Estos son dos elementos importantes del aprendizaje. Los
campamentos ofrecen a los niños oportunidades para
que tomen riesgos calculados, haciendo posible desafiar la
más pronunciada curva de aprendizaje. Los campamentos
fomentan la curiosidad estimulando la creatividad, la cual
es precursora del descubrimiento y el crecimiento. Como padres
de familia, ¿por qué no vamos a querer asegurarnos
de que nuestros hijos tengan esas oportunidades? Nos puede
dejar literalmente boquiabiertos reconocer el crecimiento,
físico, intelectual, emocional y moral que ocurre
en los campamentos.
Como padres, reconocemos estos beneficios,
que están incluso respaldados por la investigación.

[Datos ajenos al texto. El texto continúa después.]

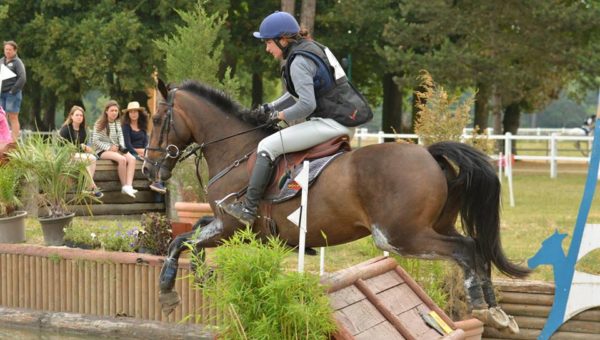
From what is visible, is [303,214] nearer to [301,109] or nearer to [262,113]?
[301,109]

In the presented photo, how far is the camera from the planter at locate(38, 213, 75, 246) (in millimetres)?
10320

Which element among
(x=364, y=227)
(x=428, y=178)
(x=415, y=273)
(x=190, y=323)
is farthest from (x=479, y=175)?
(x=190, y=323)

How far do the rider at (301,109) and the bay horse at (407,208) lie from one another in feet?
0.56

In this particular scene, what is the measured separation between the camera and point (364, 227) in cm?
690

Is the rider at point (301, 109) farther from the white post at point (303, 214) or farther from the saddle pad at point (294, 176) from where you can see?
the white post at point (303, 214)

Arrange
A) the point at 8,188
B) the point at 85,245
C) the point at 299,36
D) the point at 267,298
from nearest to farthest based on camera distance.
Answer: the point at 267,298 → the point at 299,36 → the point at 85,245 → the point at 8,188

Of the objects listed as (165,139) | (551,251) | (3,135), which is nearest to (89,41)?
(3,135)

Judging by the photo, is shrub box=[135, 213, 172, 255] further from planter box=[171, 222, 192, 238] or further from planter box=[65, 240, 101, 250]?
planter box=[65, 240, 101, 250]

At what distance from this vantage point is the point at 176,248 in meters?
7.45

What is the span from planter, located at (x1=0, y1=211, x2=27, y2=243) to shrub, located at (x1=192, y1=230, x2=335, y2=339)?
5.45 m

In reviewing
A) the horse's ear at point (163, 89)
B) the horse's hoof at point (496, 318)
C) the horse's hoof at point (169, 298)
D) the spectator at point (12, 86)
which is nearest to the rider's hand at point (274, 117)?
the horse's ear at point (163, 89)

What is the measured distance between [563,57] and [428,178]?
64.1 feet

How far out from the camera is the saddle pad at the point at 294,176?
6.94 metres

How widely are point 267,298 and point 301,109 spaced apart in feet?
5.51
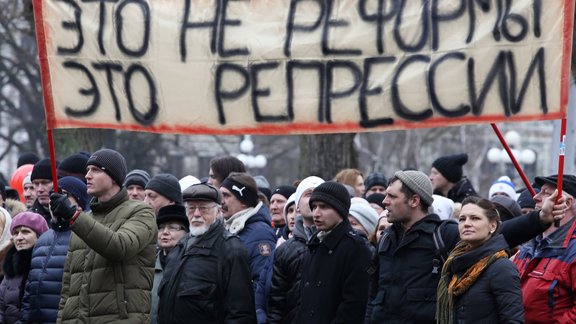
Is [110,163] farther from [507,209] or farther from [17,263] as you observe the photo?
[507,209]

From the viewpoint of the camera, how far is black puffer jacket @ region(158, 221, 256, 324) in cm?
799

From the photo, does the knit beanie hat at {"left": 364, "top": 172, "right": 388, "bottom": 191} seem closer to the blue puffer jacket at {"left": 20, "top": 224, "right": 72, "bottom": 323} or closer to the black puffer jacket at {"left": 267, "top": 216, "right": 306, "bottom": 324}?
the black puffer jacket at {"left": 267, "top": 216, "right": 306, "bottom": 324}

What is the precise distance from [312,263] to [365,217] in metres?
1.47

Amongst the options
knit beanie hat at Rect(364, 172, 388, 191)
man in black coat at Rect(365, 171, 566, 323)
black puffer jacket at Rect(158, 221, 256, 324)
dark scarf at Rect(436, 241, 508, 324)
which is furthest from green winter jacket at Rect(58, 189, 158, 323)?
knit beanie hat at Rect(364, 172, 388, 191)

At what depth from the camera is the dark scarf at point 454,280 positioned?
713 cm

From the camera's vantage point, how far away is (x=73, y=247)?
310 inches

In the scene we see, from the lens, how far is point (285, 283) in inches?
329

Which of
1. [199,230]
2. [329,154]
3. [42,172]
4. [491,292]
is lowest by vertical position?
[329,154]

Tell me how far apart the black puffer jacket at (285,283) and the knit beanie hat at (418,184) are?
0.92 metres

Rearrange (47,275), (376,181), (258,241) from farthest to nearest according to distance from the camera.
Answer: (376,181) < (258,241) < (47,275)

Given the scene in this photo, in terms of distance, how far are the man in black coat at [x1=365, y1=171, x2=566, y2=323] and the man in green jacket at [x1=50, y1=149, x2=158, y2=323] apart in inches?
56.5

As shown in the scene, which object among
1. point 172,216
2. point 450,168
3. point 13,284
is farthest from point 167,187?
point 450,168

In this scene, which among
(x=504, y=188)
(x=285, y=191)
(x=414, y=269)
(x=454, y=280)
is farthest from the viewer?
(x=504, y=188)

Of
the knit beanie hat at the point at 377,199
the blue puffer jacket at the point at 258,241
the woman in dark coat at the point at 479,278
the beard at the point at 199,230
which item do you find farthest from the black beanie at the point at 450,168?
the woman in dark coat at the point at 479,278
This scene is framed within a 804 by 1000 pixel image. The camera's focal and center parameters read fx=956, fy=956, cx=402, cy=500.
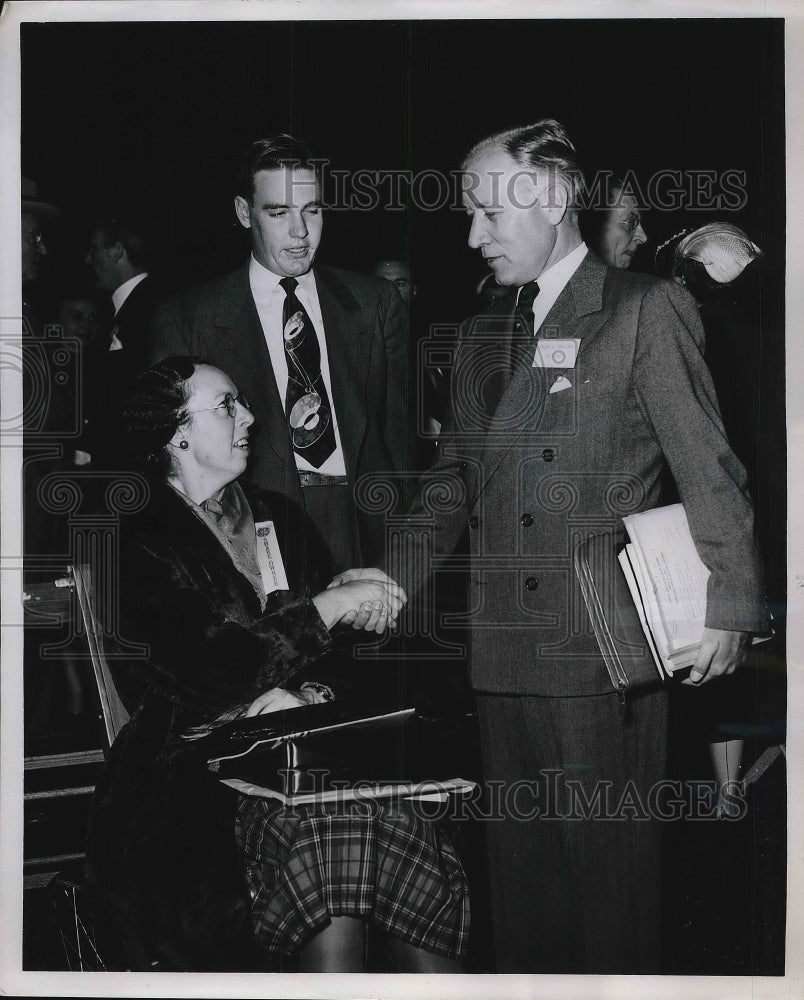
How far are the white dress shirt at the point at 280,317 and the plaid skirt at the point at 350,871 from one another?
763 mm

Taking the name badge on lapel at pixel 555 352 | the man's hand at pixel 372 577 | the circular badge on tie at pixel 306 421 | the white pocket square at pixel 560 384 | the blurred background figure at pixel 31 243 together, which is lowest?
the man's hand at pixel 372 577

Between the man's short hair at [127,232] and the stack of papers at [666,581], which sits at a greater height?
the man's short hair at [127,232]

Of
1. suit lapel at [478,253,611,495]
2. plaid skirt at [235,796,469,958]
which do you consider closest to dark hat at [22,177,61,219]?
suit lapel at [478,253,611,495]

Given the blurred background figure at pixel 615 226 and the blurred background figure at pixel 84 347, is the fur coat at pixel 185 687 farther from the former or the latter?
the blurred background figure at pixel 615 226

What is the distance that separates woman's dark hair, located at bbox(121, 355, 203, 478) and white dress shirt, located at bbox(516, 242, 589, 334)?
772mm

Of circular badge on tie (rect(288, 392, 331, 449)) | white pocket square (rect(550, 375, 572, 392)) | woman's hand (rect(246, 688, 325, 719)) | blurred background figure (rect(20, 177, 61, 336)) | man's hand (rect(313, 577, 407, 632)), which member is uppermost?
blurred background figure (rect(20, 177, 61, 336))

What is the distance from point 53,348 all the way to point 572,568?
1284 mm

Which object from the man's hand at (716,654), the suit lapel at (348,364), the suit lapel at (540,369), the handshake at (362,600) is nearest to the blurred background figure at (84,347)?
the suit lapel at (348,364)

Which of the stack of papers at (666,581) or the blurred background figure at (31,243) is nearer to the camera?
the stack of papers at (666,581)

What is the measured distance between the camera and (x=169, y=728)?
2109mm

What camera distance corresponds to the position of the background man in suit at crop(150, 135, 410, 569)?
216 cm

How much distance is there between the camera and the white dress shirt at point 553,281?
213 centimetres

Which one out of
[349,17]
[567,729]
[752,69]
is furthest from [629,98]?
[567,729]

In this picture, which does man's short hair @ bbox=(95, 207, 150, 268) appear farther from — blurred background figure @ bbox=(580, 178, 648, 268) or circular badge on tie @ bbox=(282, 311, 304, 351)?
blurred background figure @ bbox=(580, 178, 648, 268)
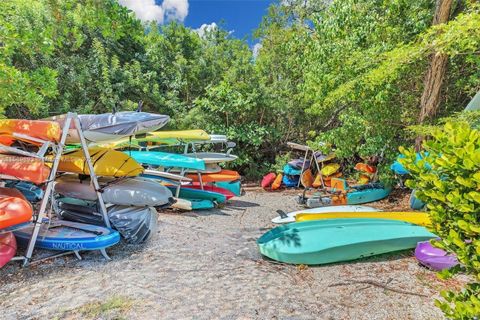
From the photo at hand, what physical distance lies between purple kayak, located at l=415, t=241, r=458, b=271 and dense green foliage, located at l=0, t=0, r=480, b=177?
2.42m

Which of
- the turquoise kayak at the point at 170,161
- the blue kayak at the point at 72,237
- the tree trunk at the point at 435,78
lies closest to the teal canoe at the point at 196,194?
the turquoise kayak at the point at 170,161

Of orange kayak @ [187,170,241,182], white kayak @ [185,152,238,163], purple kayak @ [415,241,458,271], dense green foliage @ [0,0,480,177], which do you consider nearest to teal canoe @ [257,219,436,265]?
purple kayak @ [415,241,458,271]

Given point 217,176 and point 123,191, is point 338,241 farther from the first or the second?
point 217,176

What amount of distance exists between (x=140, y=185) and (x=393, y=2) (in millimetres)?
5728

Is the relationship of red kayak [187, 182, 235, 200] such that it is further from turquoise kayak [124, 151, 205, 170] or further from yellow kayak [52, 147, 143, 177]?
yellow kayak [52, 147, 143, 177]

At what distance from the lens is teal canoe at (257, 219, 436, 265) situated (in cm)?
360

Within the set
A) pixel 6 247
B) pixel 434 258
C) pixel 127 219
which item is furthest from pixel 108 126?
pixel 434 258

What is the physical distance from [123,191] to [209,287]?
1.92 m

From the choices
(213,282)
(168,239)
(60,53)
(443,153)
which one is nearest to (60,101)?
(60,53)

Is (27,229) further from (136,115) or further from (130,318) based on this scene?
(130,318)

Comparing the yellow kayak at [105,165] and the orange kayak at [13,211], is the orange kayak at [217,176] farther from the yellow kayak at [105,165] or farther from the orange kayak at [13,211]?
the orange kayak at [13,211]

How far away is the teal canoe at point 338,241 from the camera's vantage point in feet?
11.8

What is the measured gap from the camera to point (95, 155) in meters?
4.54

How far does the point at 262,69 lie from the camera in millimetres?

Pero, a veces es difícil para los padres separarse
y permitir a sus hijos tomar esos riesgos calculados que
les ayudarán a convertirse en las personas que esperamos
que se conviertan. Muchas veces, tememos que vayan a sentir
nostalgia, pero en realidad somos nosotros los que sentimos
nostalgia, y son nuestros hijos a los que recogemos del campamento
con amplias sonrisas y quizás hasta un poco manchados
de barro. De hecho, los estudios muestran que la nostalgia
es normal y sólo del uno al siete por ciento de los
campistas sufre nostalgia grave.
Mientras los niños
se mantienen ocupados y activos en los campamentos, existen
muchas oportunidades para que campistas y padres se mantengan
en contacto. Muchos directores animan a los campistas a que
escriban a sus padres, hermanos y hermanas con regularidad.
Lo que se debe hacer
- Dé a su hijo sobres y
tarjetas postales con la dirección y las estampillas
puestas para que puedan informarle de las actividades del
campamento.
- Pregunte al director del campamento si
hay comunicación electrónica a disposición
de los campistas. En caso de que la haya, recuerde a su hijo
que pueden mantenerse en contacto a través del correo
electrónico, el fax, el sitio web del campamento
o incluso las retransmisiones por Internet (podcasts).
- Envíe
una nota o una tarjeta postal al campamento con anticipación
para que cuando su hijo llegue encuentre un toque personalizado
de su casa. Esto le permite darse cuenta de que su familia
no le ha olvidado, le asegura que usted sabe que lo está pasando
bien y expresa el entusiasmo por las actividades del campamento.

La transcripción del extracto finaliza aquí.